Operation LUCKYSHOT (plus RHOMBOID and HIRELING)

Of F/O Hockey’s crew for this sortie, it appears that only P/O Smith, his 2nd Pilot, is a member of the Squadron. So far as I am able to ascertain, his navigator and wireless-operator, F/Sgts Broadley, DFM and F/Sgt Judson, DFM are on the staff of 3 Group’s Training Flight; during this period both fly other operations for 138 Squadron, but only five in total between them. The rear-gunner, F/Sgt Masson, does not appear elsewhere in 138 Squadron’s reports, so he may also be a visitor. S/Ldr Jack Benham (ex-Ringway) is flying as the Despatcher, with a Sgt Kennedy (also possibly a visitor, for this is his only appearance) to assist. Benham has been on the staff of Ringway almost since its formation: in May 1941 he briefly replaced Louis Strange as CO of the Parachute Training Squadron, but was soon superseded by S/Ldr Maurice Newnham. Promoted to Wing Commander, Benham is posted overseas to India to train paratroops there, but fails the medical; he is currently with SOE.
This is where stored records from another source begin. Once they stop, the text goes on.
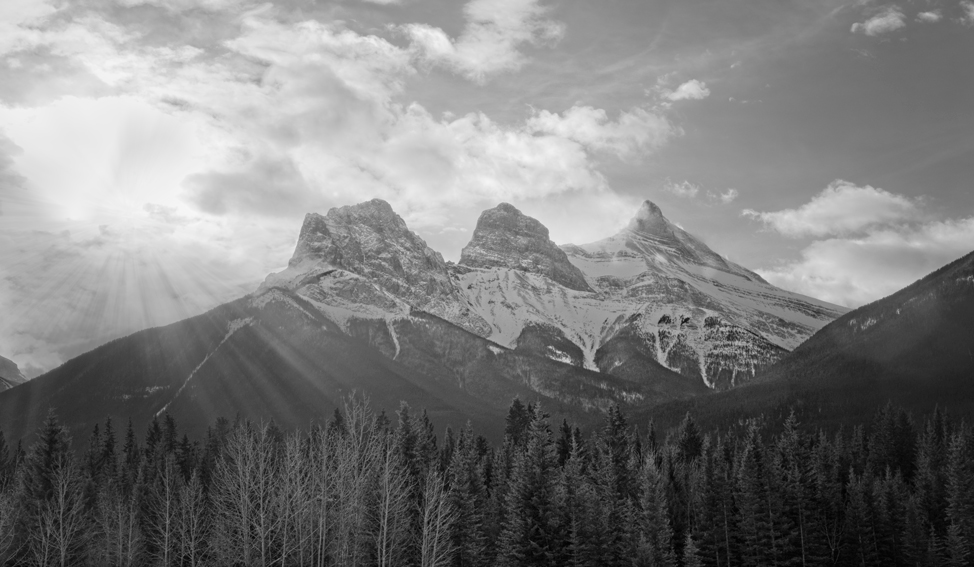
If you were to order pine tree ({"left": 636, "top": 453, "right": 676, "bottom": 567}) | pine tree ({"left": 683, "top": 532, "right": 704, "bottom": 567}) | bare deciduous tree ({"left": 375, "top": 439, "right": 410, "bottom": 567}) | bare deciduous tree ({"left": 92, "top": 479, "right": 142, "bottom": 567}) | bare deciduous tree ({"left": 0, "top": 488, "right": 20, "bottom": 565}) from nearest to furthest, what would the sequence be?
bare deciduous tree ({"left": 375, "top": 439, "right": 410, "bottom": 567}), bare deciduous tree ({"left": 0, "top": 488, "right": 20, "bottom": 565}), pine tree ({"left": 636, "top": 453, "right": 676, "bottom": 567}), pine tree ({"left": 683, "top": 532, "right": 704, "bottom": 567}), bare deciduous tree ({"left": 92, "top": 479, "right": 142, "bottom": 567})

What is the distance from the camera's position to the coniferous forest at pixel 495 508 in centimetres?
6288

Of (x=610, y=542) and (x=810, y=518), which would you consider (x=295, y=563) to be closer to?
(x=610, y=542)

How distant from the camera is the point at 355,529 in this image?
62219 millimetres

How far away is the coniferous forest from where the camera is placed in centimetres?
6288

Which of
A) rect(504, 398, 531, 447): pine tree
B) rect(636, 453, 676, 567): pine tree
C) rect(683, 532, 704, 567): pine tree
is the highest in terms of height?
rect(504, 398, 531, 447): pine tree

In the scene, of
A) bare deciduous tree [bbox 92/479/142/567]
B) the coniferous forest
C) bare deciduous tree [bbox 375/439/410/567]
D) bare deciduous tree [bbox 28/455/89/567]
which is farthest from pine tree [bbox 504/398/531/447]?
bare deciduous tree [bbox 28/455/89/567]

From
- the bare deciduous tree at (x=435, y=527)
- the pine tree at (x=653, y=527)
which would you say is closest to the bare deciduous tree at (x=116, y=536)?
the bare deciduous tree at (x=435, y=527)

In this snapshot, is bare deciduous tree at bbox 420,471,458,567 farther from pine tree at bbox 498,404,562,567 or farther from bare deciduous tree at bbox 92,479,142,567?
bare deciduous tree at bbox 92,479,142,567

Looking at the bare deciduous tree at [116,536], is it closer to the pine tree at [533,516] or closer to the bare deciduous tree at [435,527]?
the bare deciduous tree at [435,527]

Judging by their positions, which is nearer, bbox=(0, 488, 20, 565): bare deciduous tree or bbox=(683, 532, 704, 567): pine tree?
bbox=(0, 488, 20, 565): bare deciduous tree

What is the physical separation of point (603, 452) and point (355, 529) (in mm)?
36100

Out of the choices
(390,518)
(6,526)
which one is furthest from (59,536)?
(390,518)

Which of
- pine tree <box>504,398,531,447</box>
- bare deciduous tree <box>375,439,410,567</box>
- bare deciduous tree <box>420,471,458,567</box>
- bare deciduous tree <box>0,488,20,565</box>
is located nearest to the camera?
bare deciduous tree <box>420,471,458,567</box>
The target for Operation LUCKYSHOT is near Charleroi. Hockey takes off at 18.55 and flies via Abingdon and Tangmere to the French coast at Berck-sur-Mer. Though this is a roundabout route to Belgium, nearly double the straight-line distance, it avoids the heavy flak defences to be encountered anywhere along the coast east of Calais. They cross the French coast at 7,500 feet, a safe height. Encountering 8/10 cumulus cloud shortly after, Hockey drops to 3,500 feet. After 10/10 cloud, and rain, he drops further to 2,000 feet. On ETA over the target area Hockey decides against flying any lower in zero visibility, the ground being not much more than 1,000 feet below. The operation is abandoned and they return via the Somme estuary at Le Crotoy, and thence to Tangmere and base at 01.25.

From the RHOMBOID SOE file, Hockey’s sortie also includes HIRELING and RHOMBOID, Jean Cassart and Henri Verhaegen. Hockey does not mention these in his report, perhaps because he abandons the operation in the knowledge that their target would be equally inaccessible.

As with TEAMAN, the identity of LUCKYSHOT appears to have evaded the record. There is no mention of LUCKYSHOT by MRD Foot or Etienne Verhoeyen, two principal sources for SOE and intelligence agents, or any file in the National Archive.

Sources

MUSJID, OUTCASTE, BALACLAVA

TNA AIR20/8334, encls 82A, 83A, 87A.
TNA HS6/158, Personal File for Jean Nicolas Léon Maus (OUTCASTE)
MRD Foot, ‘SOE in the Low Countries’, pp. 265-7.

LUCKYSHOT, (HIRELING and RHOMBOID)

TNA HS 6/187 (RHOMBOID mission)
Hockey logbook
Article about Jack Benham by Walter Kahn, MBE, in ‘The Dropzone’, the magazine of Harrington Aviation Museums; volume 10, Issue 1 (2012).